The same goes for the teams on the field. Team-oriented sports provide great lessons for leaders running teams of their own in a more traditional business environment. And as a Cubs fan, I can’t help but be impressed at the approach the team’s manager, Joe Maddon, has taken with this year’s Cubs to get them to the World Series.
As I mentioned in my earlier column about the Cubs’ culture, Maddon is sort of an untraditional baseball manager. Among other things, he’s been known to invite magicians and zoo animals into the players’ locker room before games. And although he’s been in baseball as a coach or player his entire professional career, Maddon embodies a sort of Zen-like style to how he coaches his team and teaches his players to perform.
To this end, Maddon has coined a number of sticky sayings, such as “Do simple better,” or “Never let the pressure exceed the pleasure,” or — as the Cubs entered the 2016 season with expectations of being the best team in baseball — “Embrace the target.” Each saying serves as a profound lesson intended to keep his players focused over the course of a 162-game season. Maddon’s sayings — known as “Maddonisms” — have become so popular that they’ve made T-shirts for them.
But it is perhaps one of Maddon’s famous sayings in particular that I believe is most relevant to today’s top business executives: “The process is fearless” or “Respect the process.”
When it comes to performance, either in sports or business, it’s easy for people to become obsessed in outcome-oriented thinking, where the desired goal becomes the center of someone’s train of thought. But, according to Maddon, a more productive line of thinking is to focus on the process — the little things that, if done the right way, will eventually lead to the desired result.
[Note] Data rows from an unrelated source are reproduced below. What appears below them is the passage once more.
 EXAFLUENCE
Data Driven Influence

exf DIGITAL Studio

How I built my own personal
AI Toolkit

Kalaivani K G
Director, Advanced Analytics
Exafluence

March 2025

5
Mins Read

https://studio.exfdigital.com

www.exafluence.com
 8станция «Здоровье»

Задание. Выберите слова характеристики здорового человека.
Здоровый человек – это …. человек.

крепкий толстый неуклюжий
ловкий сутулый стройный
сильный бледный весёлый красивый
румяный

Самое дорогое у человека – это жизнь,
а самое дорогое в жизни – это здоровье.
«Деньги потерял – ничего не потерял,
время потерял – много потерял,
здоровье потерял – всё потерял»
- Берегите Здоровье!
Take, for instance, the goal, or outcome, of winning 103 games over the course of a 162-game season, something the Cubs accomplished this year. If a baseball coach based his everyday decision-making with the outcome of winning 103 games front and center in his mind, the pressure to win more than 100 games would muddy much of his thinking, likely leading to undesirable results. Managers should instead focus on a routine set of principles and actions that are believed to be essential for success over time, not any specific outcome.
Business leaders are often steeped in short-term, outcome-based thinking. Hitting a quarterly earnings target; growing same-store sales by a specific amount; cutting costs by a specific percentage by a specific date. But for companies to thrive much like the Cubs did in 2016, business leaders need to remain disciplined in determining their firms’ process for reaching their goals.
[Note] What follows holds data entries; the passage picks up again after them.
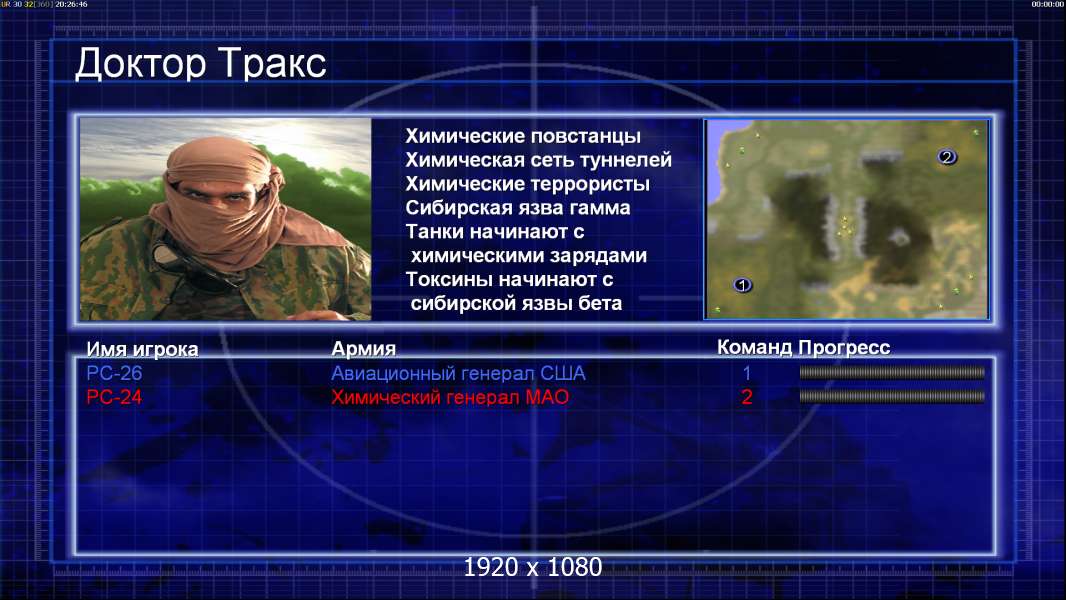 UR 30 32[360] 20:26:46

00:00:00

Доктор Тракс

Химические повстанцы
Химическая сеть туннелей
Химические террористы
Сибирская язва гамма
Танки начинают с химическими зарядами
Токсины начинают с сибирской язвы бета

2

1

| Имя игрока | Армия | Команд | Прогресс |
|---|---|---|---|
| PC-26 | Авиационный генерал США | 1 | |
| PC-24 | Химический генерал МАО | 2 | |

1920 x 1080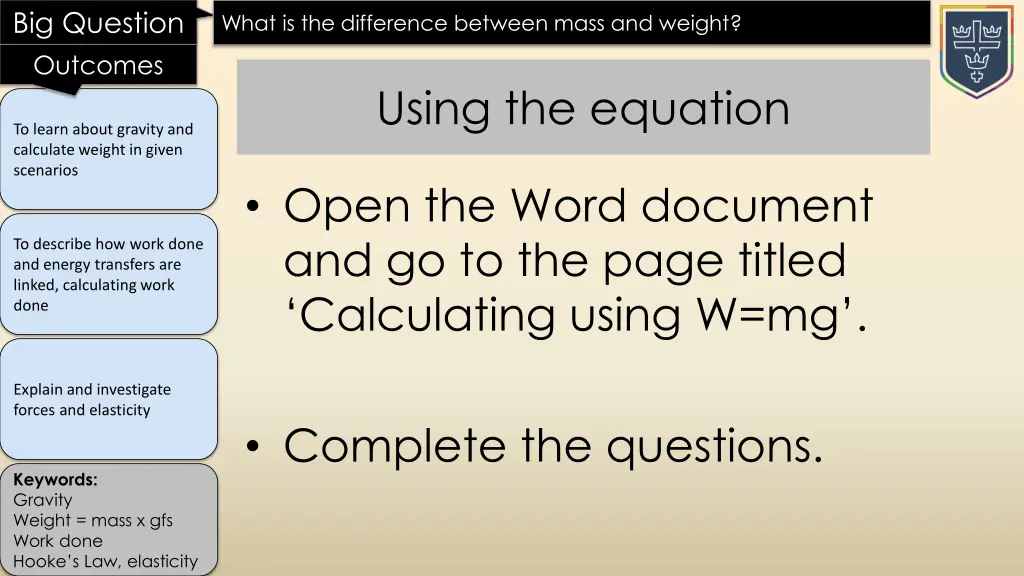 Big Question

What is the difference between mass and weight?

Outcomes

To learn about gravity and calculate weight in given scenarios

To describe how work done and energy transfers are linked, calculating work done

Explain and investigate forces and elasticity

Keywords:
Gravity
Weight = mass x gfs
Work done
Hooke's Law, elasticity

Using the equation

• Open the Word document and go to the page titled 'Calculating using W=mg'.

• Complete the questions.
Outcomes, in business and in sports, are often difficult to predict. Sometimes a decision results in the desired outcome, other times it doesn’t. What’s important is for leaders to stay focused on outlining what process they’re going to use to accomplish their long-term goals and not wavering on that process, even if the short-term outcomes along the way are discouraging.
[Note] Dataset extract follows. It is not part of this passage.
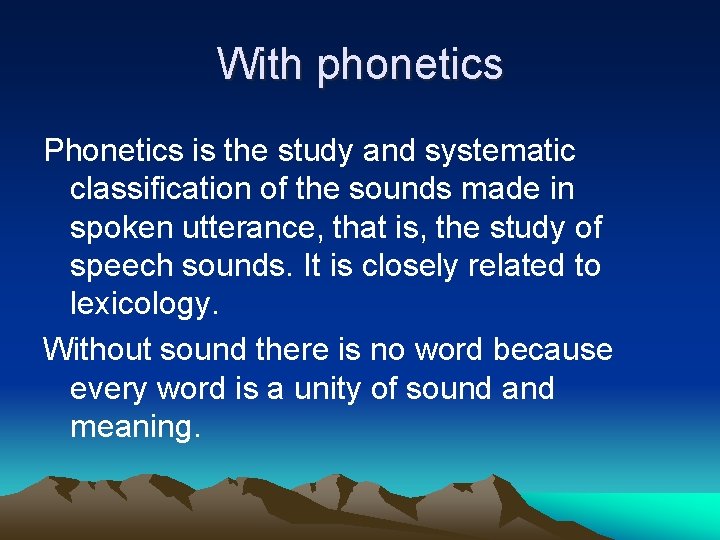 With phonetics

Phonetics is the study and systematic classification of the sounds made in spoken utterance, that is, the study of speech sounds. It is closely related to lexicology.

Without sound there is no word because every word is a unity of sound and meaning.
Setting lofty long-term goals is something every business leader and company should do, but not at the expense of maintaining a present-focused perspective on the process it will take to achieve these goals. The Cubs and Joe Maddon are just one example of an organization that has found success focusing on process-oriented thinking. Business leaders should aim to do the same.
Frank Kalman is Talent Economy’s Managing Editor.